**TASK DETAILS**
Go through the records below and report each line with "hasOBONamespace" in it.

(Items listed in a dataset)
▬▬▬▬▬▬▬▬▬▬
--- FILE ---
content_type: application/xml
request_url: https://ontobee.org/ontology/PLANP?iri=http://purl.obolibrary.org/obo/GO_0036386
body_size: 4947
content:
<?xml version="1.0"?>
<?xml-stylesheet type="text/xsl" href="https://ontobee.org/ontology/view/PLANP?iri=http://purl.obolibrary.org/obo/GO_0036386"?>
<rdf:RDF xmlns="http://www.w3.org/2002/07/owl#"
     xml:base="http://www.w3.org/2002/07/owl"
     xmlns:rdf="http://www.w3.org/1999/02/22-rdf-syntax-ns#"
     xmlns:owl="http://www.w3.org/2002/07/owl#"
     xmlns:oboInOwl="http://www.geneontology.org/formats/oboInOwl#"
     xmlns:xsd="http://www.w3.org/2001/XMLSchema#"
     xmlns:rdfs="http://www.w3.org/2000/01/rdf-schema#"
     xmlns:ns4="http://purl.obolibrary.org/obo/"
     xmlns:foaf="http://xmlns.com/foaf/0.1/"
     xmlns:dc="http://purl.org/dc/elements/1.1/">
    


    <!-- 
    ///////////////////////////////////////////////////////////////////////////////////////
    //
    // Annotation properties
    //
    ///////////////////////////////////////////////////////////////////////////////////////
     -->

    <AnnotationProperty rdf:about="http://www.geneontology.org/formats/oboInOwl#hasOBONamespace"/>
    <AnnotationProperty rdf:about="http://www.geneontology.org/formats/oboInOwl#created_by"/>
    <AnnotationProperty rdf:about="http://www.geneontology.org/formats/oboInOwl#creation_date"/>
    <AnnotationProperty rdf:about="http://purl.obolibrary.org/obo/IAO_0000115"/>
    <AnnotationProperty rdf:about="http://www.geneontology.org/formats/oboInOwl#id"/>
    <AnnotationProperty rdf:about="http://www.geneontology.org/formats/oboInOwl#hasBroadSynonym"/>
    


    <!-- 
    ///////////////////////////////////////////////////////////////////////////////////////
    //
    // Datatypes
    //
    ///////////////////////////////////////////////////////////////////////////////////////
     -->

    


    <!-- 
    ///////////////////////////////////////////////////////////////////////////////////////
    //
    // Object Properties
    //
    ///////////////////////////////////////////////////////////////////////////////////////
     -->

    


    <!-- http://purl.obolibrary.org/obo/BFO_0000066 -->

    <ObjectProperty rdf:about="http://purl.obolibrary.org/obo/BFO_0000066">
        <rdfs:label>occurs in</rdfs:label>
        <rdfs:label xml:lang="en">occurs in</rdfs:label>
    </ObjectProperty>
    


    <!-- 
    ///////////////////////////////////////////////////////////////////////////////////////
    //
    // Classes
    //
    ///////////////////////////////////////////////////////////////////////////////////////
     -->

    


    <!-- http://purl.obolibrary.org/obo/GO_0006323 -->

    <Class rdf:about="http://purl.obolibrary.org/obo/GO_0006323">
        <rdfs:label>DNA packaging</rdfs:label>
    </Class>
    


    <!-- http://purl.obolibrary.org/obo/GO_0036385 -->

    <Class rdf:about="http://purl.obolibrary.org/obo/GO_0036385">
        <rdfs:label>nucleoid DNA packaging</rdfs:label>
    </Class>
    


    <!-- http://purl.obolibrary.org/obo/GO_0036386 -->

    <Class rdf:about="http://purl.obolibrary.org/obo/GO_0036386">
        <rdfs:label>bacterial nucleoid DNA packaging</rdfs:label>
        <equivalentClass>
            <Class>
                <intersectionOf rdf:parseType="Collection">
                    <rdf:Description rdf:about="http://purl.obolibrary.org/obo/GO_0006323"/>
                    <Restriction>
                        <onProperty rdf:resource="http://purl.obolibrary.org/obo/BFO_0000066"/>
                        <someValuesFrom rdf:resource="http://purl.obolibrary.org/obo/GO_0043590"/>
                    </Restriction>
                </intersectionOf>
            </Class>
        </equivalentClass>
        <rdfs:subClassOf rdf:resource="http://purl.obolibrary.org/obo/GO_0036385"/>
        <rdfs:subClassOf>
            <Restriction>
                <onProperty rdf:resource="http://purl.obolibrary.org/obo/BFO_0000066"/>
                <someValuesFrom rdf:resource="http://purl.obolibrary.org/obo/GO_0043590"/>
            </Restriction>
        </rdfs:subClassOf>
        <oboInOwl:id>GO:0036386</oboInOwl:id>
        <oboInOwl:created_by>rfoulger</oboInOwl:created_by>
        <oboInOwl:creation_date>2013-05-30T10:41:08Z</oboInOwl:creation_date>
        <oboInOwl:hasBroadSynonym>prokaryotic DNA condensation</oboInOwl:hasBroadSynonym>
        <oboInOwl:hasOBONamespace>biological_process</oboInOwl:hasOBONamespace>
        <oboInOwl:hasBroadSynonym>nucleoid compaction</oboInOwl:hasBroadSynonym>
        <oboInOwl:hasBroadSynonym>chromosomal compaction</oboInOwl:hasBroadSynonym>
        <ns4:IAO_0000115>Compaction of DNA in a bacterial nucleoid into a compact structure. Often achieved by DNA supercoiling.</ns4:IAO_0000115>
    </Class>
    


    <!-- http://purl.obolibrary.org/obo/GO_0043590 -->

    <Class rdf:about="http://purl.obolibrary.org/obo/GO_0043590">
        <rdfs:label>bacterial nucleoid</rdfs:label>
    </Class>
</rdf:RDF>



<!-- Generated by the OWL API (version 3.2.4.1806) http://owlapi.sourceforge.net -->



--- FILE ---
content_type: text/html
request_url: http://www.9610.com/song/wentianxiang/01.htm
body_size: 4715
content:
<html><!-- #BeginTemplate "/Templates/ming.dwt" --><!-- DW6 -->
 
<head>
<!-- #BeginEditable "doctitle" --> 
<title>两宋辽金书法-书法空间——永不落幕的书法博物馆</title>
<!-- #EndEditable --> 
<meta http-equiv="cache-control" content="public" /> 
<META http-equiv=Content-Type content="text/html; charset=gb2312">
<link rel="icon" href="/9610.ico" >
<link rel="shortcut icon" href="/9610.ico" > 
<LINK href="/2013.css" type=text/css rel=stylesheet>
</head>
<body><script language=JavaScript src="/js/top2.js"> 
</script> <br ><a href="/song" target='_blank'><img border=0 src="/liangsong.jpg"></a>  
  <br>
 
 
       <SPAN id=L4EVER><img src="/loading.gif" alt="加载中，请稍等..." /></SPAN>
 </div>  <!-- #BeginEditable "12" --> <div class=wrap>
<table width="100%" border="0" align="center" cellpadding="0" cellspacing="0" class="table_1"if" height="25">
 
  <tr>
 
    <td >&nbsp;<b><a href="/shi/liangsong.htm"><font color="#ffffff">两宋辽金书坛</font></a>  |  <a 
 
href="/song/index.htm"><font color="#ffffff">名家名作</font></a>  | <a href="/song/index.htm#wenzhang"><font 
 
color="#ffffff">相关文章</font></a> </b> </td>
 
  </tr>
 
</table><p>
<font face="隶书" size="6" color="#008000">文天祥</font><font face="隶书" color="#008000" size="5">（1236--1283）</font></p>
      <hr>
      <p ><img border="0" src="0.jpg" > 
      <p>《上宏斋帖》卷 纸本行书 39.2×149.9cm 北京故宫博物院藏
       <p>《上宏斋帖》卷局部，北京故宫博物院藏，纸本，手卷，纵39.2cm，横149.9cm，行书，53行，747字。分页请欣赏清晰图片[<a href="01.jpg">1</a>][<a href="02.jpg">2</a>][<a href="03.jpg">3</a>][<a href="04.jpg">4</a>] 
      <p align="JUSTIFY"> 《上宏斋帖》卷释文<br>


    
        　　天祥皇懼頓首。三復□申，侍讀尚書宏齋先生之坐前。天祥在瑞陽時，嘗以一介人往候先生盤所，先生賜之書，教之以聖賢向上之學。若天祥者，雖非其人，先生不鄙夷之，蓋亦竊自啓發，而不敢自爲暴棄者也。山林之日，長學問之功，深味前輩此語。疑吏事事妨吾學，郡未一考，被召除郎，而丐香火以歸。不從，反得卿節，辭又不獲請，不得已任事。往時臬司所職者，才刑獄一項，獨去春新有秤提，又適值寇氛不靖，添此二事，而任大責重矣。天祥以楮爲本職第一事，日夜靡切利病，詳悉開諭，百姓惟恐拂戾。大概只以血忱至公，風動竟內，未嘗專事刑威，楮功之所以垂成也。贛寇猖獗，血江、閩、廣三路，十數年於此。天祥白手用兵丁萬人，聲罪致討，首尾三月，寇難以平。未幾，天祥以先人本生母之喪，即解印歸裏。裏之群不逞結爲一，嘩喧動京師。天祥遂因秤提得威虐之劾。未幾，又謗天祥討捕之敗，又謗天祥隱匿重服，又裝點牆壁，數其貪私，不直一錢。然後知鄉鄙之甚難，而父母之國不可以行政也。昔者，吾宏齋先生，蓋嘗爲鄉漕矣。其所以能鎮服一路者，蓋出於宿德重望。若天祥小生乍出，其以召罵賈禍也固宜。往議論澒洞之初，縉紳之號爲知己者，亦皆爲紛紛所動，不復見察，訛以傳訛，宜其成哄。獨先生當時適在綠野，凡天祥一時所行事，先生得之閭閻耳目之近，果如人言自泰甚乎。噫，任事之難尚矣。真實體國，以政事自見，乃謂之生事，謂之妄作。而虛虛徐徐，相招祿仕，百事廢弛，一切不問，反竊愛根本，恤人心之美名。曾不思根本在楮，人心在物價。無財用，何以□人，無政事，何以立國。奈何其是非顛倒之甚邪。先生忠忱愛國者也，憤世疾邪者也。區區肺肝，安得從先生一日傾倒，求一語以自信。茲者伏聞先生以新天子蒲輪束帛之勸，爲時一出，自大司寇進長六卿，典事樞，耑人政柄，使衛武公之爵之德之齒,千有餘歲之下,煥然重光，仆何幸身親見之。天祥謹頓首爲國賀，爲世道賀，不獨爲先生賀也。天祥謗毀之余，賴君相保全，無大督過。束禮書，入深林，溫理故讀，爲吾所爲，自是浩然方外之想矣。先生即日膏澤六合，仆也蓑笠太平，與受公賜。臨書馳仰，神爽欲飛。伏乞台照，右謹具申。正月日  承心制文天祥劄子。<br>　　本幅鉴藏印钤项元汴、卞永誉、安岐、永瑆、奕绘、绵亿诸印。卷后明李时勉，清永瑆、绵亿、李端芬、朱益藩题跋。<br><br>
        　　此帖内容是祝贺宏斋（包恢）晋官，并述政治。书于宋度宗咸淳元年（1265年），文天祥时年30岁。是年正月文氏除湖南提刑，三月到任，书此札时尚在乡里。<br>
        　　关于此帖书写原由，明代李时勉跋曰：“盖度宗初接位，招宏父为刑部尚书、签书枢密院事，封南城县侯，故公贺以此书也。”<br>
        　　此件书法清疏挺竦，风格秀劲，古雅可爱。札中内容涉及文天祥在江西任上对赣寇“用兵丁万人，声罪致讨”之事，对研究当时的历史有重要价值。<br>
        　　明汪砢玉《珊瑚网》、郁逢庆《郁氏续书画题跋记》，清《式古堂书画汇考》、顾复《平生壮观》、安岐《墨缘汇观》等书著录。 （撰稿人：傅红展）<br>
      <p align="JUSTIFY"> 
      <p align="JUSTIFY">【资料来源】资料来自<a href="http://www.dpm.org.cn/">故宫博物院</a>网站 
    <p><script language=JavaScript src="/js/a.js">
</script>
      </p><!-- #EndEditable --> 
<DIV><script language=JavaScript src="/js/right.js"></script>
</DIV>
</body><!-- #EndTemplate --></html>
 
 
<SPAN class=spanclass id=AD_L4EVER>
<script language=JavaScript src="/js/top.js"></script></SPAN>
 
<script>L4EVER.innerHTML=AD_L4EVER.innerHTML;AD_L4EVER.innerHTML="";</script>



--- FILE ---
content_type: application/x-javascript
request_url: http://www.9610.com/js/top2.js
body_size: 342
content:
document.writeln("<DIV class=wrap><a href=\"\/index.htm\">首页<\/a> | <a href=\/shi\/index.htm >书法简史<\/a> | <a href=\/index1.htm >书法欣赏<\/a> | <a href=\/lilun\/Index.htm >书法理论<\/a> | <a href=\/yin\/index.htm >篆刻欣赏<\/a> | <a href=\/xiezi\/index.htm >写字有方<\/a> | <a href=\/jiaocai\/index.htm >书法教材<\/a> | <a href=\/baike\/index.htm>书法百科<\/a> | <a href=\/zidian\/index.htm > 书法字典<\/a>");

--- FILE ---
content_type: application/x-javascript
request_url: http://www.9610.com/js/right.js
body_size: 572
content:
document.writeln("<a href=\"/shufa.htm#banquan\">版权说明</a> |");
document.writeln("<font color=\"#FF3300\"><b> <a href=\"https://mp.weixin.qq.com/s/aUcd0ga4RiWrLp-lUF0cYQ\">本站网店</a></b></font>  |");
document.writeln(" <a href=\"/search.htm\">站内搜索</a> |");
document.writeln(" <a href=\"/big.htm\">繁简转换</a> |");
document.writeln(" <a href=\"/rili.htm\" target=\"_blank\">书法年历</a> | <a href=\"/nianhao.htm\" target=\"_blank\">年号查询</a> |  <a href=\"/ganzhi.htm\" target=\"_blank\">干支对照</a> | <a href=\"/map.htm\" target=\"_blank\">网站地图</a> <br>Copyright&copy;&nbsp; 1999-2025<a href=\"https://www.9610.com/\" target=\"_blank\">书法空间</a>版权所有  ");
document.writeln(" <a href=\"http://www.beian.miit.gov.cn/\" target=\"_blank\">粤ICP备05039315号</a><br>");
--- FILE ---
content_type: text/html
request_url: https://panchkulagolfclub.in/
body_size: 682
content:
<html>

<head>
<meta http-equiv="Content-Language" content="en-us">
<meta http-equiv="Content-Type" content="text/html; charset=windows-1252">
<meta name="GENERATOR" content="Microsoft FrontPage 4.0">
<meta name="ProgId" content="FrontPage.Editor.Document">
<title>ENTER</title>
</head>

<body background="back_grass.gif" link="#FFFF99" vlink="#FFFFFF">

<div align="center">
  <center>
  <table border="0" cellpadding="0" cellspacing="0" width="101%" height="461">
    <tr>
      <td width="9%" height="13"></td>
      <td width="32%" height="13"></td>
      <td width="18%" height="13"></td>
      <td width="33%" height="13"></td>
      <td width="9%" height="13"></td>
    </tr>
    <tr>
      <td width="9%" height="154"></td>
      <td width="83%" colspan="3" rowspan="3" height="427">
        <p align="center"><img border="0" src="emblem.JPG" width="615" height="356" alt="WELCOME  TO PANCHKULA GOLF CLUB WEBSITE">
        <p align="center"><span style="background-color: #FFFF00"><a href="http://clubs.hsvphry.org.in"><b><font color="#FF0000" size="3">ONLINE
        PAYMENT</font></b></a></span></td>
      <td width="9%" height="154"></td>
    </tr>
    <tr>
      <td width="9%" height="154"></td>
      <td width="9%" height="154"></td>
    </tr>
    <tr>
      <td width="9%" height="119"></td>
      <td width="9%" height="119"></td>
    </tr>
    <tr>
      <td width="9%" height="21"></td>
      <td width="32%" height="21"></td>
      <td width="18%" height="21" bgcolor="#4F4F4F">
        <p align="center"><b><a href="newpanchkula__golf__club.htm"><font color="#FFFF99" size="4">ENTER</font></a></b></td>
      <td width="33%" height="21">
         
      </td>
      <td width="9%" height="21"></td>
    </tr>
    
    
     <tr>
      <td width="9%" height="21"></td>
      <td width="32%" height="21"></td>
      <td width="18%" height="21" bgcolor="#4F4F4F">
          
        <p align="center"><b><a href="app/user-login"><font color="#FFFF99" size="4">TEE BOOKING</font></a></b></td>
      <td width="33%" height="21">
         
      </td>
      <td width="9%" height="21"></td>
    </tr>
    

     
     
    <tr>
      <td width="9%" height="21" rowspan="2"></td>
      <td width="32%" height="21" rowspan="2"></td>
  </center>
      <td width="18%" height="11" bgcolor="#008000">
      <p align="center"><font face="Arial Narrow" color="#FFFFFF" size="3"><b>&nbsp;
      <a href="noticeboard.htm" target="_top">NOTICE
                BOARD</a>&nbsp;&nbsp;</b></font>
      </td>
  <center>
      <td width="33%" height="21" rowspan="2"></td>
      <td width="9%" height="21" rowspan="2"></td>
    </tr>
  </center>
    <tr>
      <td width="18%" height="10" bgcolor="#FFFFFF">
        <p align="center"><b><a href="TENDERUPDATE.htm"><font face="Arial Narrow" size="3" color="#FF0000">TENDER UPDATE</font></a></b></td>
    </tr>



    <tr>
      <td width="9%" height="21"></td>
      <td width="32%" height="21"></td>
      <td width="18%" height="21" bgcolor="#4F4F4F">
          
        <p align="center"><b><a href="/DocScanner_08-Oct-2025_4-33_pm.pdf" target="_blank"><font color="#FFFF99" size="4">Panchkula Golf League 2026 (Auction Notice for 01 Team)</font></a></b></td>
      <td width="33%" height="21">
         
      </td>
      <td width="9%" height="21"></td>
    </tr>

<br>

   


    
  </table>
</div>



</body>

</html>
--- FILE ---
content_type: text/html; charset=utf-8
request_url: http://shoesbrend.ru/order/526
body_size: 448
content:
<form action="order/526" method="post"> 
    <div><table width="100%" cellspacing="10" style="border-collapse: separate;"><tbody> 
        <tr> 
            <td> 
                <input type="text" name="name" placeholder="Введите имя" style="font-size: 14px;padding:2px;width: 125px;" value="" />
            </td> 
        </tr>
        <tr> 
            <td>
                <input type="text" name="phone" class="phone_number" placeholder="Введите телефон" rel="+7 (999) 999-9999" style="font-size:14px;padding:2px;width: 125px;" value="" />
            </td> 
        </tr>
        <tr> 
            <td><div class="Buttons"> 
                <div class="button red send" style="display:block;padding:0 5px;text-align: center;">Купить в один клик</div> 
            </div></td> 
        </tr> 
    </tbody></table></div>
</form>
▬▬▬▬▬▬▬▬▬▬
**ANSWER SECTION**
    <AnnotationProperty rdf:about="http://www.geneontology.org/formats/oboInOwl#hasOBONamespace"/>
        <oboInOwl:hasOBONamespace>biological_process</oboInOwl:hasOBONamespace>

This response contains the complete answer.